I got a bunch of nice gifts for Christmas 2014, including some strange surprises like a rubber green alien mask. But I want to talk about one gift that is so much cooler than expected. It’s the Amazon Fire TV Stick. I read about it a month or two ago, and thought it would be a fun little toy to have and not too expensive. But Beth thought it was a frivolous purchase we didn’t really need, so I just put it on my Amazon wishlist and didn’t order one for myself. Fortunately, my parents gave me one as a gift.
Beth was right in that it’s something of a frivolous purchase. It doesn’t do anything that I don’t already have a way of doing. The main thing I wanted was just a way to easily stream movies from Amazon Prime Instant Video (a service where you can watch some movies or TV shows for “free” if you have Amazon’s “Prime” shipping service) or Netflix. I was able to watch Netflix movies from our TiVo HD, but if I wanted to watch stuff from Amazon I had to plug my laptop into our TV, change the settings around, and play the video on my laptop. It was possible, but it made watching any TV show or movie into a 10 minute affair just to set things up, and another 10 minutes to take it all back down later. For a 50 minute TV show, that’s a pain.
Anyhow, the Fire TV Stick arrived earlier this week and I spent some time after work setting it up on Monday night. It does way more than I originally realized, and brings a bunch of entertainment and news into our living room that we didn’t have. The Stick is just a tiny gizmo that plugs into a power supply and into the HDMI input on the TV. It’s very similar to a thing called Google Chromecast that came out a year or so ago. But Amazon’s seems to do more. Here are all the things I’ve set it up to do:
- Watch Amazon Prime TV and movies – This is free if you have Amazon Prime
- Listen to all the music I ever bought from Amazon, through the TV
- Listen to Amazon’s free music collection, sort of like Spotify – Also free if you have Amazon Prime
- Watch any streamed movie or TV show from Netflix streaming – a Netflix subscription costs money of course
- Watch any YouTube video, especially my video playlists of travel oriented videos
- Listen to my favorite local radio stations – These are streamed online and played on the TV using a Fire “app” called tunein. I had no idea I could get radio on this thing, including KUVO (Denver’s jazz station, which normally has a weak signal), Radio 1190 (the CU college station that I can’t even pick up in Denver), KGNU, NPR, CPR, and NOAA weather radio.
- Listen to streamed music from the Spotify service – I have Spotify premium already, which is required to make this work.

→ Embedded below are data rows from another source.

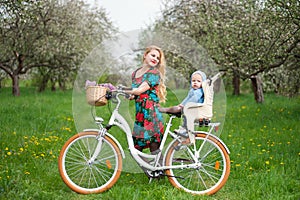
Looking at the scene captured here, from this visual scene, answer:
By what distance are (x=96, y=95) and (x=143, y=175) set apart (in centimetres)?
158

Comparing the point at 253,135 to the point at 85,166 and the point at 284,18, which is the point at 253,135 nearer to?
the point at 284,18

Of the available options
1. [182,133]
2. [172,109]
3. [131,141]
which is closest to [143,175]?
[131,141]

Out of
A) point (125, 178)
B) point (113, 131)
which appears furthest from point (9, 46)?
point (125, 178)

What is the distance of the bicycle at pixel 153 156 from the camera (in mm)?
5656

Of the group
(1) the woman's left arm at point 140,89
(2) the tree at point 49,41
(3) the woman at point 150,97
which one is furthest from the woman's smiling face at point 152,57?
(2) the tree at point 49,41

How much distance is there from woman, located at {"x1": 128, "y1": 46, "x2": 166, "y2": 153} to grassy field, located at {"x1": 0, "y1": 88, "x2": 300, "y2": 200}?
0.65 m

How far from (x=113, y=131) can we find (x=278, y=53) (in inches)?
195

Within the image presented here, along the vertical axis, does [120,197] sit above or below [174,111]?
below

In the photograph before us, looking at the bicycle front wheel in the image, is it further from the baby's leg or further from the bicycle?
the baby's leg

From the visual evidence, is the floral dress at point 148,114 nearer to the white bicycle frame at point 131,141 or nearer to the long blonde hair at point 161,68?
the long blonde hair at point 161,68

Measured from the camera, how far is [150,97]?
5812 mm

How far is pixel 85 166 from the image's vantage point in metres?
6.06

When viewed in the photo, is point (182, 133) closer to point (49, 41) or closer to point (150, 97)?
point (150, 97)

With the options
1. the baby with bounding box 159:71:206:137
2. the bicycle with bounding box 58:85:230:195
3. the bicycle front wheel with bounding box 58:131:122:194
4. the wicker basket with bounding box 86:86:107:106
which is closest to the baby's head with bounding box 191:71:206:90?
the baby with bounding box 159:71:206:137
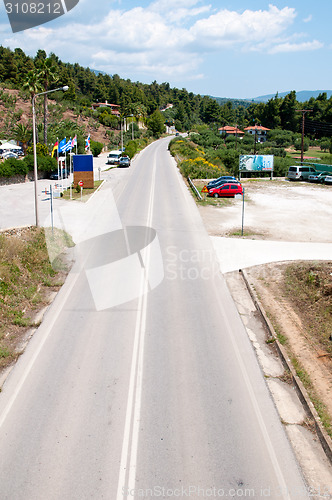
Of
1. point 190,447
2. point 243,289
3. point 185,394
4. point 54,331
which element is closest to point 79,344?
point 54,331

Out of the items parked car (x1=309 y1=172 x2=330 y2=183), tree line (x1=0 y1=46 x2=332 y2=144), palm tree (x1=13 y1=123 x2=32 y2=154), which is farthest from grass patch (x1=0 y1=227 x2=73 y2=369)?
tree line (x1=0 y1=46 x2=332 y2=144)

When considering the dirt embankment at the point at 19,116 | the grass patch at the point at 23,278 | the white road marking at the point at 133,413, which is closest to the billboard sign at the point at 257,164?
the dirt embankment at the point at 19,116

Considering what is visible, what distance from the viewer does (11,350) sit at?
35.7 feet

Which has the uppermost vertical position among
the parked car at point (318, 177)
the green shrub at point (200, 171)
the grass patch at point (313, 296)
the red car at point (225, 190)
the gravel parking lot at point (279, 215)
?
the green shrub at point (200, 171)

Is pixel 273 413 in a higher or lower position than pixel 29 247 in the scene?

- Listen to police and fire scanner radios – Here’s another thing I had no idea was possible. I occasionally listen to the police scanner during regional emergencies like when we had tornado warnings in our neighborhood last summer.
- Watch videos from PBS’ free online video archive – This includes things like Ken Burns series, etc.
I’ve seen a few other things that this thing will do that I haven’t tried yet:
- Stream music from my huge iTunes library on my laptop’s external hard drive
- Play games, both free and not
- View my library of photos, either from my Mac or by uploading them (for free) into Amazon’s cloud
I’m tempted to just ditch the old TiVo HD, but there are still a few things I use it for that aren’t replaced by the Amazon Fire TV Stick.
- Record and time shift Broncos games. I don’t see any way to play live TV on this, much less record it so I can skip through commercials.
- Record other over-the-air TV programs, like “Nova”, travel shows, “Soul Train”, “Land of the Lost”, and “The Joy of Painting”. If there was just a service that would take over-the-air TV broadcasts and stream them online — the same way that’s done with FM and AM radio and police scanners — that would be ideal. But the one company that tried this got taken to court and lost, and later filed Chapter 11.
So for the time being, I’m using the Stick as a replacement for a laptop for watching movies and as a replacement for a radio. It’s so much more convenient than how I was doing things. But I’m not ready to get rid of the TiVo and over-the-air antenna yet.
Seems you found an amazing number of uses. GREAT!!! Enjoy.